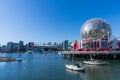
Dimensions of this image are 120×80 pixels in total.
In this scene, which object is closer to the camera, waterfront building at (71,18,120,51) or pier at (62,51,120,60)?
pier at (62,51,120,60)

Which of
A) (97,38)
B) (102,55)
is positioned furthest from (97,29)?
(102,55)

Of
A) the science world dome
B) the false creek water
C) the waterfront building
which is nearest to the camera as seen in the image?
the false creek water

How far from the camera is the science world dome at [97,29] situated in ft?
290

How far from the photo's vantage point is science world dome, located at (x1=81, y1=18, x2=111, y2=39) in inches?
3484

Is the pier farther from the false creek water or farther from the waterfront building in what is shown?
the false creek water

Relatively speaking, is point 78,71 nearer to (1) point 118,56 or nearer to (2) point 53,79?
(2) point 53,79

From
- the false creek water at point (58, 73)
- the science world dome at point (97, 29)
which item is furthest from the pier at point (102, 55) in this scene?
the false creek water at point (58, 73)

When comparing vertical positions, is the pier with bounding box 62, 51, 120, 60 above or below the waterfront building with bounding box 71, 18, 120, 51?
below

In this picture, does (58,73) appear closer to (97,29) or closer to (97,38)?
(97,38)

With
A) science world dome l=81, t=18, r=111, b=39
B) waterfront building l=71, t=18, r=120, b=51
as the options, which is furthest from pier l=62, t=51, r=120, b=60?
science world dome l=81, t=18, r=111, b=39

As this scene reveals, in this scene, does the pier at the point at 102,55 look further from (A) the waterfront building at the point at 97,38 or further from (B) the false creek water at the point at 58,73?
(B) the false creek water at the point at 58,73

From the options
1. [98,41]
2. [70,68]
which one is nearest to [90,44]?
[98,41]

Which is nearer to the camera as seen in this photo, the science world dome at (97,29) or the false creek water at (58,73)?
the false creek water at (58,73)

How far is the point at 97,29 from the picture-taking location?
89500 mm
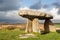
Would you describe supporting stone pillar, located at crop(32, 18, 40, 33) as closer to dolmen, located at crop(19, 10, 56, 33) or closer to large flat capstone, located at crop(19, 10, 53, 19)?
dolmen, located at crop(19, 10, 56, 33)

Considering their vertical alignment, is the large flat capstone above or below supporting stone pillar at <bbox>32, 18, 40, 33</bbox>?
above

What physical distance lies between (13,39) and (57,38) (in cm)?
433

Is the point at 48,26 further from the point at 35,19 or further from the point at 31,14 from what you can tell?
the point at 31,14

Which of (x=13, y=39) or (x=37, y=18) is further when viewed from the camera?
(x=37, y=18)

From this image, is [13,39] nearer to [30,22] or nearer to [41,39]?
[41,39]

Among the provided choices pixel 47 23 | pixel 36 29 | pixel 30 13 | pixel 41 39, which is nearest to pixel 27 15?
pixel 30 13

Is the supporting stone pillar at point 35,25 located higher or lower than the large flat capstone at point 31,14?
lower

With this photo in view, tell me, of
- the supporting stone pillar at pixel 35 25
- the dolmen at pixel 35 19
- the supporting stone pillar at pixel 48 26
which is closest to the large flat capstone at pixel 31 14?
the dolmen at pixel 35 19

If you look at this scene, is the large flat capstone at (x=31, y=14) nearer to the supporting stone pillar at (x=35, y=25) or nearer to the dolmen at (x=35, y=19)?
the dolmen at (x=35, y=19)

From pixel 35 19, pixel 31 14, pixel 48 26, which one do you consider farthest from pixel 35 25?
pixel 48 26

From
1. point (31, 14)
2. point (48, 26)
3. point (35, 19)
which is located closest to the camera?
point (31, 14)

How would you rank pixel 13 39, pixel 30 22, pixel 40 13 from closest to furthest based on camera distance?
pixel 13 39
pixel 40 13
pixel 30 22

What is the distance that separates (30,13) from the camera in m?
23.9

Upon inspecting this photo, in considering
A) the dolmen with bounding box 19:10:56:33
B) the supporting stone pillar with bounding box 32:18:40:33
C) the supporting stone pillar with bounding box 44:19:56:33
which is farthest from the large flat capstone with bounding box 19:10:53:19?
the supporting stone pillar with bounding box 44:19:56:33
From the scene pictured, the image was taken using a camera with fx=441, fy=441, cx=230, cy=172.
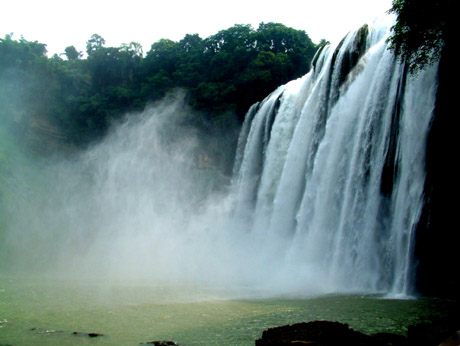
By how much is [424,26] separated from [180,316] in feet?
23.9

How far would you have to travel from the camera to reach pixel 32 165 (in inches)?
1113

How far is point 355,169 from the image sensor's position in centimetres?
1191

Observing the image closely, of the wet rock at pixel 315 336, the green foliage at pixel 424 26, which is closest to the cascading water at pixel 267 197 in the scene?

▶ _Do this_: Extract, exactly as written, the span of lines from the one holding "From the scene" through the last line, inclusive. Skip any picture.

▶ _Exercise output_:
From the scene pictured, the image was taken using a camera with fx=441, fy=441, cx=230, cy=172.
By how much is [424,26] separated from [180,316] in feet?
23.9

How far would you have to travel from the camera to reach pixel 32 165 (in inches)?
1113

How far is point 355,169 from the image sensor's position in centimetres?
1191

Observing the image closely, of the wet rock at pixel 315 336, the green foliage at pixel 424 26, which is closest to the cascading water at pixel 267 197 in the scene?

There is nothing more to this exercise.